Background and purpose Few studies have examined collateral formation in patients with cerebral venous thrombosis (CVT). The aim of this study was to analyse the impact of baseline intracranial venous collaterals on the clinical outcome and imaging features of patients with acute CVT.

Material and methods MRIs from consecutive patients with acute CVT were retrospectively analysed. The category system described by Qureshi was used to assess the pattern of venous collaterals. Clinical and imaging features and outcomes were analysed using bivariate and multivariate models to assess the association of collateral patterns with the type of parenchymal lesions and clinical outcome (modified Rankin Scale) at 30 and 90 days.

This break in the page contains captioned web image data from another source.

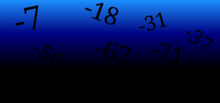Negative numbers.png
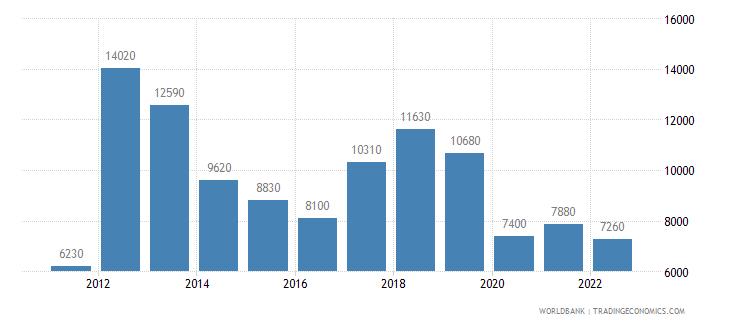 libya gni per capita atlas method us dollar wb data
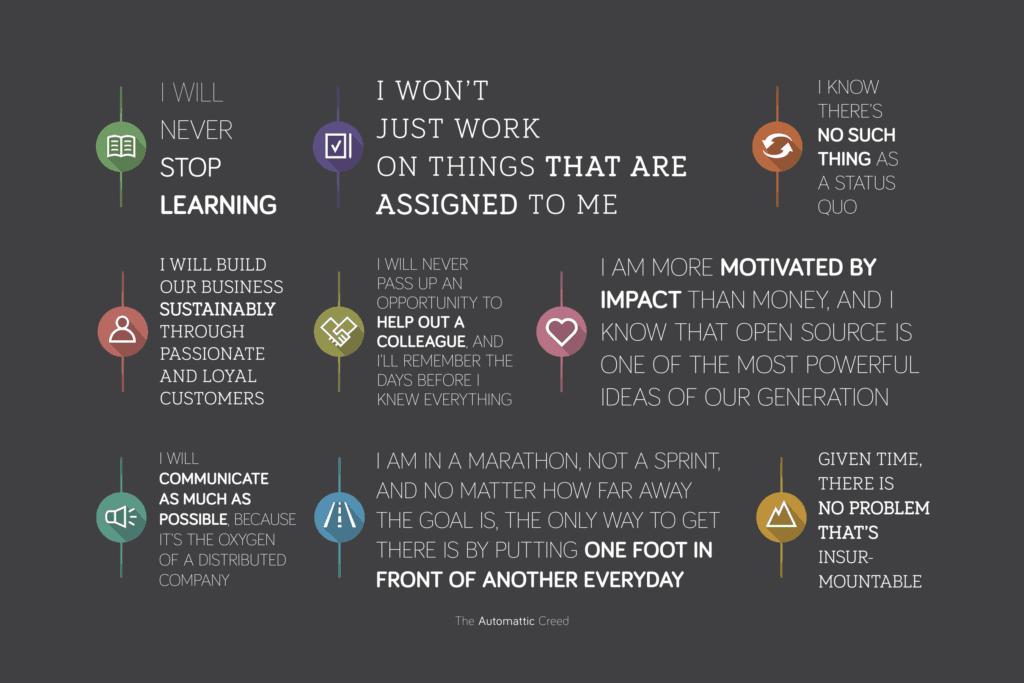 Automattic Creed Poster - Patrick's Programming Blog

Results One hundred patients were included (77 women; median age 32 years; and median of 18 months of follow-up). Venous collaterals were present in 88% of the patients; type I collaterals in 3 patients, type II collaterals in 27 patients, and type III collaterals in 58 patients. Twelve patients did not exhibit any collaterals. Cohen's κ coefficient between evaluators was 0.86. In the bivariate analysis, type III collaterals were associated with isolated intracranial hypertension and complete recovery, whereas type I collaterals were associated with encephalopathy. However, in the multivariate regression analysis, the collateral pattern was not associated with clinical presentation, type of brain lesion or outcome.

Conclusions Intracranial venous collaterals are frequently found in patients with CVT during the acute phase. However, they do not have an independent effect on the type of brain damage, clinical manifestations or prognosis.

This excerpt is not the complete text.